Sequestrati oltre 30mila articoli contraffatti tra borse, foulard, cinture, calzature e accessori. Marchi di lusso falsificati che, dalla Lombardia, venivano spediti in tutta Italia. Tra i brand contraffatti Hermes e Louis Vuitton, Chanel, Gucci, Prada e Dior, soltanto per citarne alcuni. È il risultato dell’operazione condotta dalla guardia di finanza del Comando Provinciale di Como, finalizzata al contrasto della contraffazione e alla tutela del Made in Italy.
Impegnati oltre 80 finanzieri sull’intero territorio nazionale. Numerose le perquisizioni tra le province di Como, Varese, Milano, Firenze, Prato, Napoli e Vicenza, nei confronti di 24 soggetti ritenuti coinvolti nella produzione e vendita di prodotti contraffatti. Oltre ai 30mila articoli falsi, che imitavano brand di lusso, i finanzieri hanno sequestrato 620mila in contanti. Il ritrovamento è stato possibile anche grazie al fiuto dell’unità cinofila specializzata nella ricerca valuta del gruppo di Ponte Chiasso. Le banconote erano nascoste nei capi d’abbigliamento, ma anche nelle valigie, in scatole di alimenti e pacchetti di sigarette. Sono state inoltre sequestrate tre auto di grossa cilindrata, usate per il trasporto della merce contraffatta.
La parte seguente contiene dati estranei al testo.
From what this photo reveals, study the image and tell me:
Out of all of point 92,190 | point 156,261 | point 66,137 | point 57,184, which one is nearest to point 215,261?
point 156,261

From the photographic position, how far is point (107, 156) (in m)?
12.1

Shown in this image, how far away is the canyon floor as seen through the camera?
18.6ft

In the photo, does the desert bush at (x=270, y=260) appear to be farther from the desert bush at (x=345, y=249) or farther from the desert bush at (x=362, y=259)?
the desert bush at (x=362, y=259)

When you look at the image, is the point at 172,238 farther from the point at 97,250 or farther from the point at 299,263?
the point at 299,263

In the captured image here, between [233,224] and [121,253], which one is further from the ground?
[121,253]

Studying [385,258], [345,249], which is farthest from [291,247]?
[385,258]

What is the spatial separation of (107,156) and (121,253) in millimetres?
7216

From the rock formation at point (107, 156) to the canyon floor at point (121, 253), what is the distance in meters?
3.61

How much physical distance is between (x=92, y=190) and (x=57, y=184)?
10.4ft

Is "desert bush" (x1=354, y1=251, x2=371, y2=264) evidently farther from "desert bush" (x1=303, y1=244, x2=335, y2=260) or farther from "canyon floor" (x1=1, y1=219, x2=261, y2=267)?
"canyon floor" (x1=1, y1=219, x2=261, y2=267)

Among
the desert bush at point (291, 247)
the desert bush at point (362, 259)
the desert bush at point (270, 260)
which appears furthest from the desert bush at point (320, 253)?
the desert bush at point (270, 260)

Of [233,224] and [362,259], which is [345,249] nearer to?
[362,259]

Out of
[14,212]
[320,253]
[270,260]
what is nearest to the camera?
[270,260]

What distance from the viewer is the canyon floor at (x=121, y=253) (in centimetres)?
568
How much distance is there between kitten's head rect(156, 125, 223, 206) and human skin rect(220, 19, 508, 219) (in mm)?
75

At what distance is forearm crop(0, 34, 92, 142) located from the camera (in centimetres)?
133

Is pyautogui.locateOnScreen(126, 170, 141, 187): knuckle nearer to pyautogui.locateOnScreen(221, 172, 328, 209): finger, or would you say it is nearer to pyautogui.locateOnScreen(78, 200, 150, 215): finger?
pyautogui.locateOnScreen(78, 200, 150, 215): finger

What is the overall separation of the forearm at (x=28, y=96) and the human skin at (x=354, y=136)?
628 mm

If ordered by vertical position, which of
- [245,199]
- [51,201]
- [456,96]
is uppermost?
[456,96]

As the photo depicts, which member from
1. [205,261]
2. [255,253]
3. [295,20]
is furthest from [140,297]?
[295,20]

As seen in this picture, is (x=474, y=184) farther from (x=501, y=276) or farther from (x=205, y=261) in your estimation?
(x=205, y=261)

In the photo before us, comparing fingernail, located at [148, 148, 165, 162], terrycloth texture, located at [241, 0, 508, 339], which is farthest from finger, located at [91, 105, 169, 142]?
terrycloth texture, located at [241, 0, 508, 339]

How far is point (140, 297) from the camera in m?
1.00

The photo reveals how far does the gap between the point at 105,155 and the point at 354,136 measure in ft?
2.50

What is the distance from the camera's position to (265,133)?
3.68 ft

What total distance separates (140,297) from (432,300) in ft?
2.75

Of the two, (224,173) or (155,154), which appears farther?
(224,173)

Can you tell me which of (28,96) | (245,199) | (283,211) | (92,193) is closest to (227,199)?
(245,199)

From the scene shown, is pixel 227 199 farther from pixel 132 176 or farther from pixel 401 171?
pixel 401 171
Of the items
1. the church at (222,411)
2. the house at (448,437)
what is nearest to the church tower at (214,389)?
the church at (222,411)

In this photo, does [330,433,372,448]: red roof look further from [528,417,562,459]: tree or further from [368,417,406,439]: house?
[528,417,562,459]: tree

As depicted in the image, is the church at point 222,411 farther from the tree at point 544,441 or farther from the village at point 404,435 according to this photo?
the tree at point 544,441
Maxi sequestro della guardia di finanza, smantellate due filier del falso
L’attività, condotta dal Nucleo di Polizia Economico-Finanziaria di Como, ha permesso di smantellare due filiere del falso, una italo-cinese e l’altra italiana. In particolare, è stato individuato un capannone clandestino nell’hinterland milanese con macchinari e oltre 1.000 metri di pellame, oltre a un laboratorio domestico a Milano. La seconda filiera, invece, era gestita da un cittadino italiano collegato a un opificio milanese di pelletteria. Grazie a competenze specifiche e pellami di pregio, realizzava prodotti identici agli originali, alimentando il cosiddetto mercato grigio.
Gli articoli finiti venivano riposti in scatole brandizzate di alta qualità, per rendere il prodotto contraffatto del tutto simile all’originale. Il pacchetto – a sua volta – veniva inserito in scatole più grandi nascoste in cantine o garage, a volte videosorvegliati, prima di essere affidati a corrieri incaricati di consegnarli ai rivenditori finali, in alcuni casi negozianti compiacenti o soggetti abusivi che pubblicizzavano i prodotti online.

Stando a quanto emerso dalle indagini, le borse false venivano vendute tra i 300 e i 700 euro, mentre il loro valore originale oscilla tra i 1.000 e 5.000 euro. È stato così interrotto un illecito giro d’affari milionario.